I dont’t want to get values of sigma - it is obvious how to obtain it. I want to pass pyro.deterministic to Normal and optimize parameters. And it does not work.
Input:

def model(x, y=None):
    multiplier = 2
    sigma = pyro.sample("sigma", dist.Exponential(1))
    mean = pyro.deterministic("mean", torch.abs(x*multiplier) + 1)
    with pyro.plate("data", x.shape[0]):
        return pyro.sample("obs", dist.Normal(mean, sigma), obs=y)

def guide(x, y=None):
    sigma_rate = pyro.param("sigma_rate", torch.Tensor([3]))
    multiplier = pyro.param('multiplier', torch.Tensor([7]))
    mean = torch.abs(x*multiplier) + 1
    sigma = pyro.sample("sigma", dist.Exponential(sigma_rate))
    with pyro.plate("data", x.shape[0]):
        return pyro.sample("obs", dist.Normal(mean, sigma))

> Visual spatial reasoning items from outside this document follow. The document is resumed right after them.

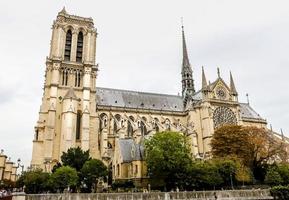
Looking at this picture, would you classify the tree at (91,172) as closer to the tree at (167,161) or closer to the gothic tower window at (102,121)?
the tree at (167,161)

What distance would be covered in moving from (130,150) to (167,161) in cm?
759

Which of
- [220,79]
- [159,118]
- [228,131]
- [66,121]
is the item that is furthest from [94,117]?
[220,79]

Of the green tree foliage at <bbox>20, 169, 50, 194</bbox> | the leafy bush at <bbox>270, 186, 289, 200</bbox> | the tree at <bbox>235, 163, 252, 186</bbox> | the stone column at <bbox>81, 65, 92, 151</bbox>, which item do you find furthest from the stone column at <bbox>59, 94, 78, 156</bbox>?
the leafy bush at <bbox>270, 186, 289, 200</bbox>

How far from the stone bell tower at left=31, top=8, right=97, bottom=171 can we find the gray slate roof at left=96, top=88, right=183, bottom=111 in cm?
672

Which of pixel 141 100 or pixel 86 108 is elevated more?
pixel 141 100

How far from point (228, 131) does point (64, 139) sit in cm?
2402

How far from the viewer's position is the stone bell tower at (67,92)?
44.4 meters

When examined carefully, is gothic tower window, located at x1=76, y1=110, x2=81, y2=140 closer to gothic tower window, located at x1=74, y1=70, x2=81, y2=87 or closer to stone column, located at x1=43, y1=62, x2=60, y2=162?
stone column, located at x1=43, y1=62, x2=60, y2=162

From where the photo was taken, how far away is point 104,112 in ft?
177

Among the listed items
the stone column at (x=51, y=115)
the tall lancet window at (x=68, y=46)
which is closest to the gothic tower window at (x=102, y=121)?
the stone column at (x=51, y=115)

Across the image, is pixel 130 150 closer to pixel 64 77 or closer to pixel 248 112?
pixel 64 77

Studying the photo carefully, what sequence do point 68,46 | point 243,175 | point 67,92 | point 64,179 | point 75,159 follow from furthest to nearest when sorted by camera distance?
point 68,46 < point 67,92 < point 75,159 < point 243,175 < point 64,179

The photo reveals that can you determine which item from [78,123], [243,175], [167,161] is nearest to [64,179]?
[167,161]

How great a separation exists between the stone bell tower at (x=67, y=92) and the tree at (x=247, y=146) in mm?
20091
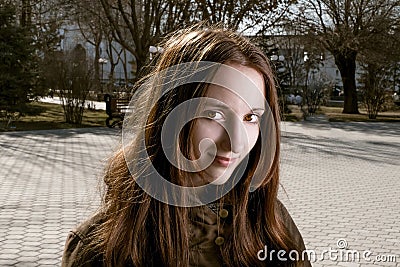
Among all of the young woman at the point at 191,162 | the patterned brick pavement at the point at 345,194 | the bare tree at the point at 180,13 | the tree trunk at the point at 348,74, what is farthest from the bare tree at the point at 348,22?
the young woman at the point at 191,162

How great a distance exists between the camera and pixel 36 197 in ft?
26.1

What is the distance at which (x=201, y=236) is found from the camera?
53.2 inches

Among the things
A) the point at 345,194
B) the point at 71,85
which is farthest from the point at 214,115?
the point at 71,85

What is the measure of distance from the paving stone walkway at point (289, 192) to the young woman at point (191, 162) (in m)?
0.22

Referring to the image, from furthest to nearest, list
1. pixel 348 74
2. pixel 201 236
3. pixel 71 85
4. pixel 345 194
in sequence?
1. pixel 348 74
2. pixel 71 85
3. pixel 345 194
4. pixel 201 236

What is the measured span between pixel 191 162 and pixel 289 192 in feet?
25.4

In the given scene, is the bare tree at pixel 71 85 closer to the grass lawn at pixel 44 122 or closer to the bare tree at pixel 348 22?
the grass lawn at pixel 44 122

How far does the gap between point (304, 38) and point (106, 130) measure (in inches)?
523

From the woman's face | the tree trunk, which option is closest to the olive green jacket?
the woman's face

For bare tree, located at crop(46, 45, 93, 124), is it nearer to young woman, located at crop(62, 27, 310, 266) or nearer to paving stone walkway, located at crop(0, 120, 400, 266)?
paving stone walkway, located at crop(0, 120, 400, 266)

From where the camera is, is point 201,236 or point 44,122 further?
point 44,122

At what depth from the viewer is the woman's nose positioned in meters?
1.22

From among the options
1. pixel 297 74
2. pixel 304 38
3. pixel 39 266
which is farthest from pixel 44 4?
pixel 39 266

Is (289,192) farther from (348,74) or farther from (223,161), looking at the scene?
(348,74)
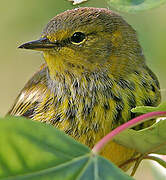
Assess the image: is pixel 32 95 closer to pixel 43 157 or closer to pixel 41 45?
pixel 41 45

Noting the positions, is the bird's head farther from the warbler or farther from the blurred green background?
the blurred green background

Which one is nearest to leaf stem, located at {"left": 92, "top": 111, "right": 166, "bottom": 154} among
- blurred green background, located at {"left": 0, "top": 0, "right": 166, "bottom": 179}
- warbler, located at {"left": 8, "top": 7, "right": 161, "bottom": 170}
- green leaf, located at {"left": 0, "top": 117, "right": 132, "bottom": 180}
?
green leaf, located at {"left": 0, "top": 117, "right": 132, "bottom": 180}

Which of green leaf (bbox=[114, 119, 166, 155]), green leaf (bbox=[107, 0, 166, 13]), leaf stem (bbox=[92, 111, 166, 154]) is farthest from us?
green leaf (bbox=[114, 119, 166, 155])

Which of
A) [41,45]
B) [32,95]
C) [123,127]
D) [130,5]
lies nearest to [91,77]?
[41,45]

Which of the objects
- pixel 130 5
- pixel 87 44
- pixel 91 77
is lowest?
pixel 91 77

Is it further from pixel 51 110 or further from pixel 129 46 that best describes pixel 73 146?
pixel 129 46
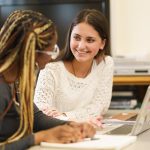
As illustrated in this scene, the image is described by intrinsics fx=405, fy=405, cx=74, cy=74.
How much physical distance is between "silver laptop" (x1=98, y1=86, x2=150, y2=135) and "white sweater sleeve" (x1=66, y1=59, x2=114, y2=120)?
0.37 meters

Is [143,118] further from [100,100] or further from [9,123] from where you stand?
[100,100]

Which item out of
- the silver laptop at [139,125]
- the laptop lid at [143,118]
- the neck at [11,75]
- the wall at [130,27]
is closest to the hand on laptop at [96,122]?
the silver laptop at [139,125]

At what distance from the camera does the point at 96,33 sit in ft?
7.64

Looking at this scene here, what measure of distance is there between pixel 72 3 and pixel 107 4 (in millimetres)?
316

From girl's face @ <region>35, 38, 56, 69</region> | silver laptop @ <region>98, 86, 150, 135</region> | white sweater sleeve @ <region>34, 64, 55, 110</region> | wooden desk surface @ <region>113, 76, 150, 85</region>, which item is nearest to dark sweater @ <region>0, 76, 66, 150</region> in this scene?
girl's face @ <region>35, 38, 56, 69</region>

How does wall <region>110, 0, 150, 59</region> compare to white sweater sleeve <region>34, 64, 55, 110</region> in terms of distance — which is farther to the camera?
wall <region>110, 0, 150, 59</region>

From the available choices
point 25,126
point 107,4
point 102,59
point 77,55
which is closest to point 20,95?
point 25,126

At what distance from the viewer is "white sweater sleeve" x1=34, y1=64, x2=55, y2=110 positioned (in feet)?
7.11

x = torch.distributions.Bernoulli(0.6).sample((100,))
y = model(x)

pyro.clear_param_store()
svi = SVI(model, guide, pyro.optim.Adam({"lr": 1e-3}), loss=Trace_ELBO())
for _ in range(1000):
    elbo = svi.step(x, y)
dict(pyro.get_param_store())

Output:

{'sigma_rate': tensor([2.9714], requires_grad=True),
 'multiplier': tensor([7.], requires_grad=True)}

Could you try that? Currently, multiplier is the constant 2 in your model, hence the parameter multiplier is not optimized. If you want to use 2 to generate data and 7 as init value, you can define a global variable mval:

def model():
    multiplier = pyro.param('multiplier', mval)`
    ...

mval = torch.tensor(2.)
y = model(x)

pyro.clear_param_store()
mval = torch.tensor(7.)
... # svi

Another way is

multiplier = pyro.param('multiplier', lambda: torch.tensor(2.)
                        if y is None else torch.tensor(7.))`
1 Like

Can I put pyro.param in a model? I don’t think so.

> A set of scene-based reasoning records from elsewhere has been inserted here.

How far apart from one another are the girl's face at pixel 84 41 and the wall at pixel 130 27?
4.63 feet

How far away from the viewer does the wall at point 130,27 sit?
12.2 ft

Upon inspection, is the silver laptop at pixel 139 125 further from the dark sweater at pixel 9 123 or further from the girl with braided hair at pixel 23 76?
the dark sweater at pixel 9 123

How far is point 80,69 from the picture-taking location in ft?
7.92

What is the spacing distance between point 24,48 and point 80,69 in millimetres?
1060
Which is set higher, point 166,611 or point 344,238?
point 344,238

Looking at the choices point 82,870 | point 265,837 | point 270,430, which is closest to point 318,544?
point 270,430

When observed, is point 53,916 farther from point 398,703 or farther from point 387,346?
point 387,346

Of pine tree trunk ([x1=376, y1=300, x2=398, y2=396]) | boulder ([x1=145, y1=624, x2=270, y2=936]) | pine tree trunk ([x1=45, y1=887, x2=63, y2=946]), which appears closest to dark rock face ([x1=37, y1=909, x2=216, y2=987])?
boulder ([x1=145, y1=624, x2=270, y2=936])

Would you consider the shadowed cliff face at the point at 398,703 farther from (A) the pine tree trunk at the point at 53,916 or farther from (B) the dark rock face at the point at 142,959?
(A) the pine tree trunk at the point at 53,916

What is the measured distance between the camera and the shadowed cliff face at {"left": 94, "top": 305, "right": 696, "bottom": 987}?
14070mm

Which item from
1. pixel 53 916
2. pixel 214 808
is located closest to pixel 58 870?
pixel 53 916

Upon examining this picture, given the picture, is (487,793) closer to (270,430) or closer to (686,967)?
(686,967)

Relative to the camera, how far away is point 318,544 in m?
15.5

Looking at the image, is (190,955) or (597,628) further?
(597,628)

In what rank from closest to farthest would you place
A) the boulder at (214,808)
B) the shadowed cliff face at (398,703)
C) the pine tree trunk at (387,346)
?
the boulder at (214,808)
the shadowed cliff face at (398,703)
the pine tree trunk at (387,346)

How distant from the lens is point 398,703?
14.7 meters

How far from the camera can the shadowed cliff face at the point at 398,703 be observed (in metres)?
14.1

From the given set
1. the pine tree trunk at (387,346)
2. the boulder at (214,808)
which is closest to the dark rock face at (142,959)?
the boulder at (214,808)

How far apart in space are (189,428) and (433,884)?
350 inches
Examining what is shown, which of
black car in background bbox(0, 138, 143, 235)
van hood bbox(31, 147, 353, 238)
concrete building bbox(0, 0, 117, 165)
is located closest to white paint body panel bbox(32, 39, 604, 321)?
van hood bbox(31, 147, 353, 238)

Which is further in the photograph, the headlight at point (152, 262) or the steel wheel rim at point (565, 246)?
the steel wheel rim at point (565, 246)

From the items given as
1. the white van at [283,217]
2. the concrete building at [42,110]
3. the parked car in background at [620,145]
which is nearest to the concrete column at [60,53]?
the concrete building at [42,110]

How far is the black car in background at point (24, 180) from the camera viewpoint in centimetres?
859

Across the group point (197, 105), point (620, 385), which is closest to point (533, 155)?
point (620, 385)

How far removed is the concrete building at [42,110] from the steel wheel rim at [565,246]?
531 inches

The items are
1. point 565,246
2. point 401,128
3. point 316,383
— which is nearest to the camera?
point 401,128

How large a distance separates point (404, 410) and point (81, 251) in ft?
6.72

I get the following error in such a setting:

RuntimeError: Trying to backward through the graph a second time, but the buffers have already been freed. Specify retain_graph=True when calling backward the first time.

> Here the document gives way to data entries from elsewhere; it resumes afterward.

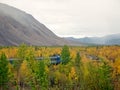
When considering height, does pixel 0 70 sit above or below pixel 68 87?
above

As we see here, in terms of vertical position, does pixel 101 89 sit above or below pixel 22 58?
below

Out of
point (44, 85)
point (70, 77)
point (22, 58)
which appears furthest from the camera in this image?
point (22, 58)

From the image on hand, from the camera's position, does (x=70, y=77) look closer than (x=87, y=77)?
No

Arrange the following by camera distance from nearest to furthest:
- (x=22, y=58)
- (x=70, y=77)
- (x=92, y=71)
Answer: (x=92, y=71), (x=70, y=77), (x=22, y=58)

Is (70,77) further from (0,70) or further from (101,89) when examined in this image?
(0,70)

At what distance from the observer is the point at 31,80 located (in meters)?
111

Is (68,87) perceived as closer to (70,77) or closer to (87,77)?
(70,77)

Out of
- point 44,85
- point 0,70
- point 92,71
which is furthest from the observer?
point 92,71

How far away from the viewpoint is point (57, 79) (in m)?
118

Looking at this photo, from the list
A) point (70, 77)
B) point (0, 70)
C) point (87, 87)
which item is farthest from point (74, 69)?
point (0, 70)

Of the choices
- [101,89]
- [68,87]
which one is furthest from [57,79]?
[101,89]

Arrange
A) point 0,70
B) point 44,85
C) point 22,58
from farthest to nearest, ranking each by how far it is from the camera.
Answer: point 22,58 → point 44,85 → point 0,70

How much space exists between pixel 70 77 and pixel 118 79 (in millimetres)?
17447

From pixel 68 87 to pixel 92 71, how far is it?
13603 mm
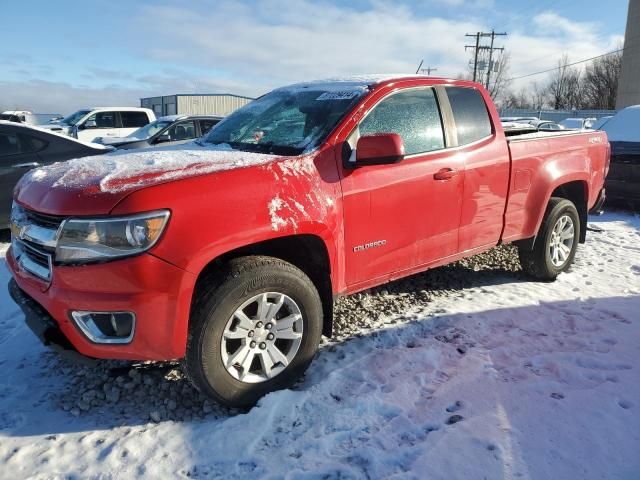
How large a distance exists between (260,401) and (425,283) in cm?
244

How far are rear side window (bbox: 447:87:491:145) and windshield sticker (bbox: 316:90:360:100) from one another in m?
0.94

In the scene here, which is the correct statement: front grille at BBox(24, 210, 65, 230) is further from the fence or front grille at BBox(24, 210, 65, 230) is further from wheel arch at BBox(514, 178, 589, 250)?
the fence

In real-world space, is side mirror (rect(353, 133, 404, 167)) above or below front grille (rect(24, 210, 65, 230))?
above

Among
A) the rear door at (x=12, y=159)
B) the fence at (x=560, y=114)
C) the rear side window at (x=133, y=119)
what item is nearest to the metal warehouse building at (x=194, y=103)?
the rear side window at (x=133, y=119)

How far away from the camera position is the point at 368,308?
13.8 ft

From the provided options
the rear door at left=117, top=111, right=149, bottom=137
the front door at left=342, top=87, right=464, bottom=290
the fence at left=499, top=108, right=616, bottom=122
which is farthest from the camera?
the fence at left=499, top=108, right=616, bottom=122

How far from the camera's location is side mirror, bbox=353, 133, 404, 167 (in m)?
3.04

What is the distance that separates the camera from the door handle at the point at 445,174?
362 cm

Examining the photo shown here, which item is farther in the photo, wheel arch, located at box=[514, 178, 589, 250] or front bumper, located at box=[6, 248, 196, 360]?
wheel arch, located at box=[514, 178, 589, 250]

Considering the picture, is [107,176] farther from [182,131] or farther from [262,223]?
[182,131]

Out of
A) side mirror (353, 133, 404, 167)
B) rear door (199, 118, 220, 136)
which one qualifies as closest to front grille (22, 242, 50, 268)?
side mirror (353, 133, 404, 167)

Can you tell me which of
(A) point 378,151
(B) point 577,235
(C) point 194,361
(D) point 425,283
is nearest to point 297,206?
(A) point 378,151

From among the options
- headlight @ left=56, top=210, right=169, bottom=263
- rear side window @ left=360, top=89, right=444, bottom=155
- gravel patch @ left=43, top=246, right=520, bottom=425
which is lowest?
gravel patch @ left=43, top=246, right=520, bottom=425

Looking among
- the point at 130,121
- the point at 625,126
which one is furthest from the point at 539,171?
the point at 130,121
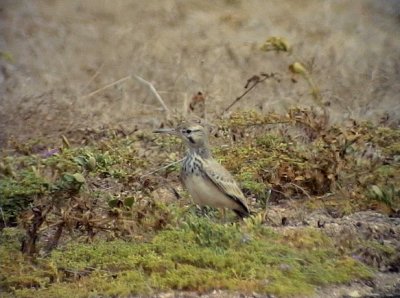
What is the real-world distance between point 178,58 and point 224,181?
8.97ft

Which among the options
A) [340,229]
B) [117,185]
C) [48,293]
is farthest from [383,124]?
[48,293]

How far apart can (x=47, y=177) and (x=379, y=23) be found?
2.69 metres

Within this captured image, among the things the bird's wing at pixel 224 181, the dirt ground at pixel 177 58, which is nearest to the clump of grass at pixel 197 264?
the bird's wing at pixel 224 181

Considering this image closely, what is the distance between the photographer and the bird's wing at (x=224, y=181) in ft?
17.9

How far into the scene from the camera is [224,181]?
5.53 meters

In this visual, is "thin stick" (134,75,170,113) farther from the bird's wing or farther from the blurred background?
the bird's wing

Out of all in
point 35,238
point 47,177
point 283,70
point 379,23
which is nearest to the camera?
point 35,238

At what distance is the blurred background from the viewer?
6801mm

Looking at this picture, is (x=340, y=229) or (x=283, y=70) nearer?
(x=340, y=229)

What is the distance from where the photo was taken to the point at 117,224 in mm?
5285

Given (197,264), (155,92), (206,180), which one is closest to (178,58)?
(155,92)

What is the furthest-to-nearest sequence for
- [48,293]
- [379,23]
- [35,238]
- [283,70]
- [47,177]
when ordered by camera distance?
[283,70]
[379,23]
[47,177]
[35,238]
[48,293]

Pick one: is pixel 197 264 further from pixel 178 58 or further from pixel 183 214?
pixel 178 58

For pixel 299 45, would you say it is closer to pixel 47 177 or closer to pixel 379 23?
pixel 379 23
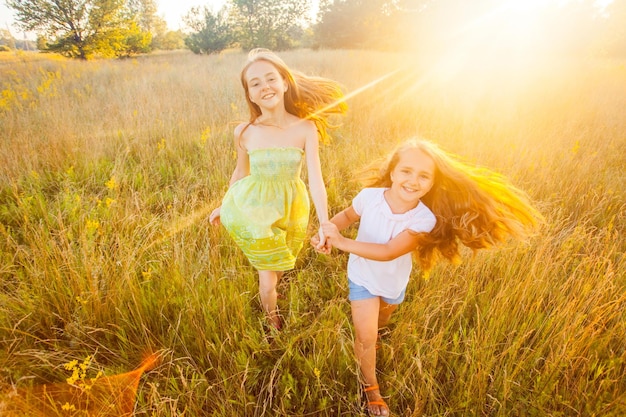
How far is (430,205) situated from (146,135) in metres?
4.08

I do not care much about the initial value in the guide. In a real world scenario I would initialize it randomly. Here I wanted to initialize it with specific value to track the optimization process.

Probably you need to detach y? i.e. y = y.detach()

1 Like

Yes, of course! Thank you @fehiepsi

And now sampling obs can be removed from guide.

So how it is possible that it worked previously when multiplier has been applied in scale parameter? The answer is not crucial for further applications of deterministic.